▶ WHAT THIS TASK INVOLVES:
Reproduce all of the records below with every instance of "dark trousers" replaced by "black trousers" and everything else unchanged. Omit the pictures from your answer.

▶ RECORD EXTRACTS:
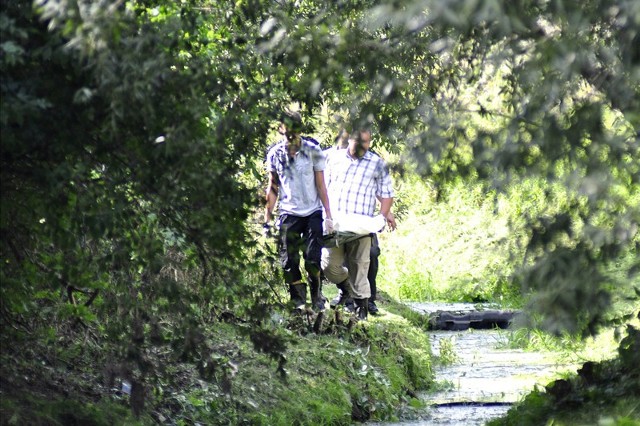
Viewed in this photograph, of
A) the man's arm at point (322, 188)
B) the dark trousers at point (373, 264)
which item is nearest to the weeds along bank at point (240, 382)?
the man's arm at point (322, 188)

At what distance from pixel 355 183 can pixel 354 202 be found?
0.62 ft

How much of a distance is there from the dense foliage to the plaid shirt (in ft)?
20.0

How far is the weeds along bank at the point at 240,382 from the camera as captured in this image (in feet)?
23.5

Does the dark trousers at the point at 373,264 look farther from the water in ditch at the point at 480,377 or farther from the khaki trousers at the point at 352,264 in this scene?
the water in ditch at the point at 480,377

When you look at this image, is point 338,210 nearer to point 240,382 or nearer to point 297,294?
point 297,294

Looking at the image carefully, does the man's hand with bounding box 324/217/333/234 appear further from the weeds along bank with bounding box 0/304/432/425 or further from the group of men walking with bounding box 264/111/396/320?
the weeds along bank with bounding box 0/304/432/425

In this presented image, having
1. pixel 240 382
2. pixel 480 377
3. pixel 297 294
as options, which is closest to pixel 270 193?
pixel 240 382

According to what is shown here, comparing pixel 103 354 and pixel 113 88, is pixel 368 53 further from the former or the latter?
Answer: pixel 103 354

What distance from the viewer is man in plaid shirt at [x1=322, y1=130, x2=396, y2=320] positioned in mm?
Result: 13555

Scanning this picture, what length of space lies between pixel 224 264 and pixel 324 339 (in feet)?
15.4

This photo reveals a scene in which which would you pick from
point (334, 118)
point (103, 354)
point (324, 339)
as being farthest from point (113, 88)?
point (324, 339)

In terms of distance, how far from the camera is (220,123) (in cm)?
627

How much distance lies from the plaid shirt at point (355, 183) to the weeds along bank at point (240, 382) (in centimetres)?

▶ SOLUTION:
Viewed in this photograph, of
A) the man's arm at point (322, 188)
B) the black trousers at point (373, 264)
which item is nearest to the weeds along bank at point (240, 382)?
the man's arm at point (322, 188)

At what distance from pixel 355 183 can pixel 354 202 be found?
0.62 ft

How much of a distance is there from the dense foliage to the plaid shirt (in ft)?
20.0

How far is the weeds along bank at the point at 240,382 from the camera as captured in this image (in feet)?
23.5

Does the black trousers at the point at 373,264 look farther from the water in ditch at the point at 480,377 or farther from the khaki trousers at the point at 352,264 in this scene?
the water in ditch at the point at 480,377

When you look at this image, is point 338,210 nearer to point 240,382 or nearer to point 297,294?
point 297,294

Looking at the image carefully, does the man's hand with bounding box 324/217/333/234 appear further from the weeds along bank with bounding box 0/304/432/425 or further from the group of men walking with bounding box 264/111/396/320?
the weeds along bank with bounding box 0/304/432/425

In this presented image, having
1. pixel 240 382
2. pixel 480 377
3. pixel 297 294
as options, which is closest to pixel 270 193?
pixel 240 382

According to what is shown here, comparing pixel 103 354 and pixel 113 88, is pixel 368 53 further from the former or the latter?
Answer: pixel 103 354

What distance from the viewer is man in plaid shirt at [x1=322, y1=130, x2=396, y2=320] positioned in mm?
Result: 13555

Scanning this picture, what length of space lies between pixel 224 264 and pixel 324 339 (in feet)?
15.4

This photo reveals a scene in which which would you pick from
point (334, 118)
point (103, 354)
point (324, 339)
as being farthest from point (113, 88)?
point (324, 339)

In terms of distance, how far from the camera is (220,123) (in cm)?
627

How much distance lies from the plaid shirt at point (355, 183) to the weeds along bank at point (240, 382) (in centimetres)?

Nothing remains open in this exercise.